Speaking of standards-compliance, I used to consider Mozilla’s Gecko, the rendering engine behind Camino and Firefox, the standards king. Perhaps it was, in the early days of Safari. I believe that Gecko has lagged behind while WebKit, the rendering engine underlying Safari and Vienna, among others, has caught up and surpassed it. While testing my web site in Camino, I ran into a couple of problems. First, Gecko doesn’t handle the inline-block display property. This bug has been open since 1999. I would advise web designers not to use inline-block if they want their pages to display properly in Gecko browsers.

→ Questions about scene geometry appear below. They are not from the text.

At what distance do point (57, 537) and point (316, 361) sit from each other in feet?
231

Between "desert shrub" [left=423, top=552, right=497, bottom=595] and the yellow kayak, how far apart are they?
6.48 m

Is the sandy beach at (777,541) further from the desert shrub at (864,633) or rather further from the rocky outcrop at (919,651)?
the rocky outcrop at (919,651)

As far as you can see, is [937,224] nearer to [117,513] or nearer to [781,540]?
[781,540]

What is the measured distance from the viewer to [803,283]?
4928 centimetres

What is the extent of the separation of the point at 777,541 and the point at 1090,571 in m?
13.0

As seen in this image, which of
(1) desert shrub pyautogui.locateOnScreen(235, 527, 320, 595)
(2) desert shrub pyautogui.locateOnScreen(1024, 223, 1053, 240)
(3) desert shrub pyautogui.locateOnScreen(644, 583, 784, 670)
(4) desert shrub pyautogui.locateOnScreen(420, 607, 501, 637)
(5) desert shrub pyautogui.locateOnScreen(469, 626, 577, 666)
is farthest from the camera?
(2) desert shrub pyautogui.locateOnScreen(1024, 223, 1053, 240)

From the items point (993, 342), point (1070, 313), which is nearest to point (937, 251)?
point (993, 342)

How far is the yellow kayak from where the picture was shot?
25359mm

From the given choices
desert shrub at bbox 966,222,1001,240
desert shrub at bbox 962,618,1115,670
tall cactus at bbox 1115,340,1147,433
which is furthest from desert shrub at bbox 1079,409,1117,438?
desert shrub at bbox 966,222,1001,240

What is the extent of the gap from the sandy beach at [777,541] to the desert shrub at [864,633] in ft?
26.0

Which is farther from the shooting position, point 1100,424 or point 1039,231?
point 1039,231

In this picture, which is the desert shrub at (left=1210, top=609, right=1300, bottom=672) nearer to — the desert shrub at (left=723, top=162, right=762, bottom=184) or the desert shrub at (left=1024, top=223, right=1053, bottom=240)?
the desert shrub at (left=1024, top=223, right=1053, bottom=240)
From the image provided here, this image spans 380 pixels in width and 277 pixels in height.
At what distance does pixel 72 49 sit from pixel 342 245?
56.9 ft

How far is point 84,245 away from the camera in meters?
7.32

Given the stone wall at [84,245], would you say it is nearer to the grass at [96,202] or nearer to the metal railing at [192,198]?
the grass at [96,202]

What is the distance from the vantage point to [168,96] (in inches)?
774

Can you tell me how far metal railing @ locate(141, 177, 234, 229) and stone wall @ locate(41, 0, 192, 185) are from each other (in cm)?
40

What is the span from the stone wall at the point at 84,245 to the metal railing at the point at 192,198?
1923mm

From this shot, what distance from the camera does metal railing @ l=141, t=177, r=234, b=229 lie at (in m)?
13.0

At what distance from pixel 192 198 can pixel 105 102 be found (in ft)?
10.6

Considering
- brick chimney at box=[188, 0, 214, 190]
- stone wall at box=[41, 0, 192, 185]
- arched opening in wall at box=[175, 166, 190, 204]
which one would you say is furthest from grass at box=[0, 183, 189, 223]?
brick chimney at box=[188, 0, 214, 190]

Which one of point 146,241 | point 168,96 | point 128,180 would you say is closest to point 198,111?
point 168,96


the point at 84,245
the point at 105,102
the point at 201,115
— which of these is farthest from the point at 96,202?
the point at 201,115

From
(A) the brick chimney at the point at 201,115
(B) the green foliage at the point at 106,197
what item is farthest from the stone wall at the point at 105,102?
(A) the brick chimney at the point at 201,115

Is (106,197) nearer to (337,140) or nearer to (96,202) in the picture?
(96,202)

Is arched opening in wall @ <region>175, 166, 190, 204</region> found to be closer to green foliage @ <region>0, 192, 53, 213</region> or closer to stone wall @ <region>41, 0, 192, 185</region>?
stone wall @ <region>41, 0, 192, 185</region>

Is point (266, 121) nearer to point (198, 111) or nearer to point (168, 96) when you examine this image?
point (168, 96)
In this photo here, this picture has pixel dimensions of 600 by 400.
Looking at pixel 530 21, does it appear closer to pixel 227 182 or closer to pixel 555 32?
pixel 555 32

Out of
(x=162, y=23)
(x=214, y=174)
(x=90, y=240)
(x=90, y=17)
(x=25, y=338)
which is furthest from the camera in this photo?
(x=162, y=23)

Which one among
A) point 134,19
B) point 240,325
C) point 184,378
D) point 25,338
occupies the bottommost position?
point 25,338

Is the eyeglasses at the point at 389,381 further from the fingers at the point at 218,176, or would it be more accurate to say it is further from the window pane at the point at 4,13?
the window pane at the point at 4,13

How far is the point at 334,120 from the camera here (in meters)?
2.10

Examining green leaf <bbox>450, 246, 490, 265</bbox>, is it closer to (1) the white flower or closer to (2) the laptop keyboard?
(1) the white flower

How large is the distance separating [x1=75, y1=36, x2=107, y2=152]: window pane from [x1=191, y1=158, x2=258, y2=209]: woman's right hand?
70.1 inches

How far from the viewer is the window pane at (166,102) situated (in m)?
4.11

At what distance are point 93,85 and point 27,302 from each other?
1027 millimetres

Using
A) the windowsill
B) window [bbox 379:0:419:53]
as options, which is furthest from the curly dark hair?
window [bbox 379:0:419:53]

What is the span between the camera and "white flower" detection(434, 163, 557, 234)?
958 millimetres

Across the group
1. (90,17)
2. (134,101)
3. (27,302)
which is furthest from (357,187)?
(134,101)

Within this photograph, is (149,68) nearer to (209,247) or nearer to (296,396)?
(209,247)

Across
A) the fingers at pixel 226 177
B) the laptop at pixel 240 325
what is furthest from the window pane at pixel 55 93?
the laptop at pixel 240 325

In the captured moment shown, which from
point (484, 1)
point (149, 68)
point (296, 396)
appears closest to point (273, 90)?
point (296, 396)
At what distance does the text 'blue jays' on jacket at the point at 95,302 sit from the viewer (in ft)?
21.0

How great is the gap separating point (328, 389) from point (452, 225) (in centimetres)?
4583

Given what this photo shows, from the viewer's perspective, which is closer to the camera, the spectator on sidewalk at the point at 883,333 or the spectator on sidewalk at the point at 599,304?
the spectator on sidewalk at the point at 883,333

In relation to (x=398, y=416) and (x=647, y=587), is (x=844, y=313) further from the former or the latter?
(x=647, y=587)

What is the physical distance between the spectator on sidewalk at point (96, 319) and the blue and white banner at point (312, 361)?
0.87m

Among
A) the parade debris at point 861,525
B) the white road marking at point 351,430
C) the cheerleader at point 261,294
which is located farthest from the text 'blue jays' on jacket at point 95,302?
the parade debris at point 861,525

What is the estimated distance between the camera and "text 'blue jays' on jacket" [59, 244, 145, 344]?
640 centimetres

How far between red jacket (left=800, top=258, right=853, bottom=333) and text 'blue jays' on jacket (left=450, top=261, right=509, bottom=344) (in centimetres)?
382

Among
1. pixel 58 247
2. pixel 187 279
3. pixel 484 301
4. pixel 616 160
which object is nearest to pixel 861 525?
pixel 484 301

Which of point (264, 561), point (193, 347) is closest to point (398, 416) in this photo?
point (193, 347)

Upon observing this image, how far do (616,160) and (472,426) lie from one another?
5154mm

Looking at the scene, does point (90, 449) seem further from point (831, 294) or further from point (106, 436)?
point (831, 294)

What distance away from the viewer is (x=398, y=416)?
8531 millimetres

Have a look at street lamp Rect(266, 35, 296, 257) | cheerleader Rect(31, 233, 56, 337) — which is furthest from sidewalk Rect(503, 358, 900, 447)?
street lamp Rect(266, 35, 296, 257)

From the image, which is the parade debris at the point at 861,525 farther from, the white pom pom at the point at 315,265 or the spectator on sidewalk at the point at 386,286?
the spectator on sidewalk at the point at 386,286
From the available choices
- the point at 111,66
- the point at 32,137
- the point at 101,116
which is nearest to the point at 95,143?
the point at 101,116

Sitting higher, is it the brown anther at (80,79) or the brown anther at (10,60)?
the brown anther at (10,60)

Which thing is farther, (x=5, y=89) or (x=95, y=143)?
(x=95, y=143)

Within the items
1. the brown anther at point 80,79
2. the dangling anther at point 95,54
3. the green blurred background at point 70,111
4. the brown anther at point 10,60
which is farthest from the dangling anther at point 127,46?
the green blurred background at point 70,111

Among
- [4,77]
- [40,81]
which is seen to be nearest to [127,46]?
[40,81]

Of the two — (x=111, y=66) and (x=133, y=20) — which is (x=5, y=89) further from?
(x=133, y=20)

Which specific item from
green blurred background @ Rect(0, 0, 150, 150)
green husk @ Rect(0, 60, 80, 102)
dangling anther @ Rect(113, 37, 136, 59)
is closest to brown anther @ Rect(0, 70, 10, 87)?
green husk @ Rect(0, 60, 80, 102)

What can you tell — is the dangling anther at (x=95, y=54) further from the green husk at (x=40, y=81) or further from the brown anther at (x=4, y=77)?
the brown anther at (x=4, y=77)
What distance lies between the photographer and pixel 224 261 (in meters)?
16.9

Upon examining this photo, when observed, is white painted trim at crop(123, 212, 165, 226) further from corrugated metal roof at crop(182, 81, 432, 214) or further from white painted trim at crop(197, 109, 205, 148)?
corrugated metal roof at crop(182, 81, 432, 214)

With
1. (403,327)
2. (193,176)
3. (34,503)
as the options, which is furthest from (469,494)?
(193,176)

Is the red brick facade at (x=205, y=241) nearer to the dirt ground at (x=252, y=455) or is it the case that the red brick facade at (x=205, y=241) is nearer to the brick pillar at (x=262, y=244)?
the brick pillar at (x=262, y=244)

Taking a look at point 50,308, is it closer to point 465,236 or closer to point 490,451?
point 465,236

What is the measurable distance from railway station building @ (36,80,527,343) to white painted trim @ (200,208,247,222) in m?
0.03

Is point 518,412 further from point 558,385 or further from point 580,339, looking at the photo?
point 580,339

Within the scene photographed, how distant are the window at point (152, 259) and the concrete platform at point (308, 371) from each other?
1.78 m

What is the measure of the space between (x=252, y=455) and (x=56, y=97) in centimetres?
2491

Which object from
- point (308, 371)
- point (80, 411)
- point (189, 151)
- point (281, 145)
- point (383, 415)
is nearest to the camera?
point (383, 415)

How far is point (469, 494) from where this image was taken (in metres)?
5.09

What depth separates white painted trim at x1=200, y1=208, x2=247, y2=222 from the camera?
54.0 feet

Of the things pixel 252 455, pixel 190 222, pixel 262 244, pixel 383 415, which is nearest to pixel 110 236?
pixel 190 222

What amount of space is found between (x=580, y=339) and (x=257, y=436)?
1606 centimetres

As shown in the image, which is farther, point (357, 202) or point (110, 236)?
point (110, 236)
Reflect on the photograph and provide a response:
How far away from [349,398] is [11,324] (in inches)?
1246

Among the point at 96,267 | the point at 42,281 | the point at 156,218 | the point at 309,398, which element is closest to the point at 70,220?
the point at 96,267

Second, there is a bug, open since 2004, in how Gecko calculates percentage margins for a float with width: auto. You can see this by comparing how my résumé looks in Safari and Camino, under the “Degrees” heading, for example. (Is this a ploy to get you to read my résumé? No, just a happy coincidence.) Percentage margins are supposed to be calculated relative to the size of the containing block, but Gecko calculates them relative to the size of the float, so that the width of the margin is a percentage of the sum of the widths of the float and margin. This makes the margin far too small. My workaround, as you can see in the HTML source, was to increase the margin’s percentage size somewhat. It still looks too small in Camino, but I don’t want to make it too large in Safari. Although I could have used a table in this situation rather than floats, it made much more sense semantically to arrange the content by columns rather than by rows.
I hope that you enjoyed my rants, err, tips. I promise to talk about Cocoa programming in the next post. I also promise to lower taxes, raise spending, balance the budget, ask not what my country can do for me, fear nothing but fear itself (that is, the form of fear, not those shadowy particular fears), put a chicken in every pot, a car in every garage, and a kitten in every lap. Of course, this all depends on what the meaning of the word “I” is. I want a yacht. Thank you very much. Argh.